Foram empregados um consórcio microbiano enriquecido de BRS isolado de campo de petróleo offshore da Petróleo Brasileiro S.A. (Petrobras) e uma cultura pura de BRN (Halomonas halodenitrificans - DSMT 735), adquirida da Coleção de Culturas DSMZ (Deutsche Sammlung von Mikroorganismen und Zellkulturen, Braunschweig, Alemanha). As culturas foram mantidas através de repiques mensais em meios específicos. Para o consórcio de BRS utilizou-se o meio Postgate E modificado20 e para a cultura de BRN empregou-se caldo nutriente acrescido de 0,5 g L-1 KNO3, conforme indicado pela DSMZ. Após incubação a 30 ± 1 ºC por 72 h, as culturas de BRS e BRN foram estocadas à temperatura ambiente e a 5 ºC, respectivamente.

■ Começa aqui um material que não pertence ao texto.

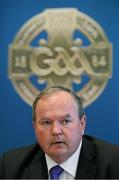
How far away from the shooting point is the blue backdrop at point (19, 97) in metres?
Answer: 2.13

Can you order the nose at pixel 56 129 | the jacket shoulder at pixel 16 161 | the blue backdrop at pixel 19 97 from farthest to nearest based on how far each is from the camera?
the blue backdrop at pixel 19 97
the jacket shoulder at pixel 16 161
the nose at pixel 56 129

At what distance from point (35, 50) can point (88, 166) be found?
1.11 meters

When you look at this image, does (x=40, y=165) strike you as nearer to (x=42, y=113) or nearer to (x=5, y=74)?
(x=42, y=113)

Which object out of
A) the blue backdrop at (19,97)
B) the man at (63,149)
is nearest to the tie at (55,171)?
the man at (63,149)

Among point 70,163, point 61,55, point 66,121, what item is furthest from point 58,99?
point 61,55

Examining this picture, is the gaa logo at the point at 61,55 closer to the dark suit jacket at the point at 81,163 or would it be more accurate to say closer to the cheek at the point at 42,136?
the dark suit jacket at the point at 81,163

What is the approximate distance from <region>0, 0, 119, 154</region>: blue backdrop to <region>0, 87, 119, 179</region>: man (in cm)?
84

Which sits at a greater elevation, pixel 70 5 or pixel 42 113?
pixel 70 5

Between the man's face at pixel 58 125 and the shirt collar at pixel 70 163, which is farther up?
the man's face at pixel 58 125

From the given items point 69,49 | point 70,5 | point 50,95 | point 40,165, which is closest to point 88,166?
point 40,165

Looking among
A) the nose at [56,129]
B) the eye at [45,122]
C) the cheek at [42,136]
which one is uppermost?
the eye at [45,122]

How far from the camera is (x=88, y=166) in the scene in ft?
4.02

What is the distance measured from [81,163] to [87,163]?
0.07 feet

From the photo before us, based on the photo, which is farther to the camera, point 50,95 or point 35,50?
point 35,50
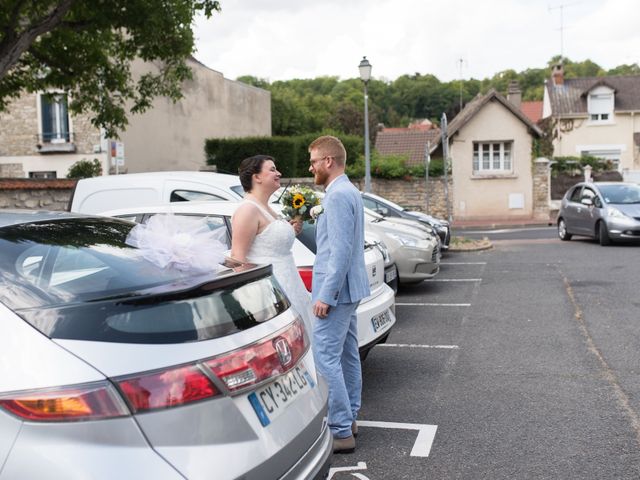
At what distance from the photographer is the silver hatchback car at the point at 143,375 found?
7.11ft

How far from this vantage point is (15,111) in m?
27.3

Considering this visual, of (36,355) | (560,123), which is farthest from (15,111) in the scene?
(560,123)

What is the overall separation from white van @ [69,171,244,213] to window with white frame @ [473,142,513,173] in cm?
2589

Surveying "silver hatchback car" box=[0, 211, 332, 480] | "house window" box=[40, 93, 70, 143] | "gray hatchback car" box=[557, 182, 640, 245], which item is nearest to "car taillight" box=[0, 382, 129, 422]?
"silver hatchback car" box=[0, 211, 332, 480]

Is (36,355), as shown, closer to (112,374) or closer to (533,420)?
(112,374)

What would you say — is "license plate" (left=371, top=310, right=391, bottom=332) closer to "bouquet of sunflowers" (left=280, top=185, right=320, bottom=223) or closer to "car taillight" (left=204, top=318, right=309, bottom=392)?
"bouquet of sunflowers" (left=280, top=185, right=320, bottom=223)

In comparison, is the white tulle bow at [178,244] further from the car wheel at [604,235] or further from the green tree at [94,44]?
the car wheel at [604,235]

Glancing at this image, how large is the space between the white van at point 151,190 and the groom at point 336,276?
3719 millimetres

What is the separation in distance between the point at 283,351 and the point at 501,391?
3298mm

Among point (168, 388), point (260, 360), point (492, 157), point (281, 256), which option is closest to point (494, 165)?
point (492, 157)

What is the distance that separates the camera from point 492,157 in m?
32.9

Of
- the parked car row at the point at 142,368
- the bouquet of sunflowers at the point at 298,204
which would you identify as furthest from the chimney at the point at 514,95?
the parked car row at the point at 142,368

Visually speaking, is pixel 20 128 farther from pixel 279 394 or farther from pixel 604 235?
pixel 279 394

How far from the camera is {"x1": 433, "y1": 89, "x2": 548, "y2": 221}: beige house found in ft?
106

Para os ensaios do planejamento experimental foi utilizado um meio constituído de água produzida (MAP) suplementada com sais essenciais (em g L-1: 0,5 KH2PO4; 1,0 NH4Cl), extrato de levedura (0,2 g L-1) e ácidos orgânicos de cadeia curta como fonte de carbono na seguinte proporção: ácido lático (60,8 g L-1), ácido propiônico (50,0 g L-1) e ácido butírico (44,6 g L-1). A concentração dos ácidos orgânicos foi calculada de modo a se estabelecer a relação carbono/sulfato do meio Postgate E20, cuja composição é específica para o cultivo de BRS. A composição deste meio foi definida com base no conteúdo de sulfato na água produzida (1650 mg SO42- L-1) e em estudos prévios em que o meio empregado também foi formulado com água produzida.21 O meio foi ainda acrescido de 0,053 g L-1 de ácido ascórbico como agente redutor, a fim de se estabelecer condição de anaerobiose.

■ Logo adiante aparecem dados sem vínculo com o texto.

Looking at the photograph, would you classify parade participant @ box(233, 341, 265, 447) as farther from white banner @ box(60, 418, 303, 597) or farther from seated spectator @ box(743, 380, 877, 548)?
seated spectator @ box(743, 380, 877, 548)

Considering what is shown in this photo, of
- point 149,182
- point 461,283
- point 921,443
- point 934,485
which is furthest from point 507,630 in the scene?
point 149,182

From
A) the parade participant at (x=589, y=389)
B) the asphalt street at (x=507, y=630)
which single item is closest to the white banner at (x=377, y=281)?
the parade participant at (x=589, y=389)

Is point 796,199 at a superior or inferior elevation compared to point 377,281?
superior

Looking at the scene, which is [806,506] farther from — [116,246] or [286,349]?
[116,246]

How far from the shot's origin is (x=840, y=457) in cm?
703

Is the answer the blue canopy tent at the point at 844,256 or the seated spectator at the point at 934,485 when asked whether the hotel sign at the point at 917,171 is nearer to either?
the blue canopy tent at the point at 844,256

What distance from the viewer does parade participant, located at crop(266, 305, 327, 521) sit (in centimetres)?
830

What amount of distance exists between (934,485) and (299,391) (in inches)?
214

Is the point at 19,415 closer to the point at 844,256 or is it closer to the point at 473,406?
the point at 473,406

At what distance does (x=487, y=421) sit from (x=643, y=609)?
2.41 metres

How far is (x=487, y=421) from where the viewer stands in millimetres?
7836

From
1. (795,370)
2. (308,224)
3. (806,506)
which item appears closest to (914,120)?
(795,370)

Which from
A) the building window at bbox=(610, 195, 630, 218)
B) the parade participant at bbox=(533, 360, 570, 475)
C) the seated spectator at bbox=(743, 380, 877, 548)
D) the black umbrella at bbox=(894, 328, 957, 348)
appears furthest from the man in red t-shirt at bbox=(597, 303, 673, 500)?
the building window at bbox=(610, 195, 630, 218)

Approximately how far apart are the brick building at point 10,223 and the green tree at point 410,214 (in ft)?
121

Todos os componentes foram solubilizados em água produzida e o pH do meio ajustado em 7,0 ± 0,5 com adição de NaOH 1,0 mol L-1. A água produzida foi procedente de plataforma offshore (P-35) localizada na Bacia de Campos (Campos, Rio de Janeiro, Brasil) e os reagentes empregados no preparo dos meios de cultivo e na suplementação da água produzida foram de grau analítico (marca Vetec).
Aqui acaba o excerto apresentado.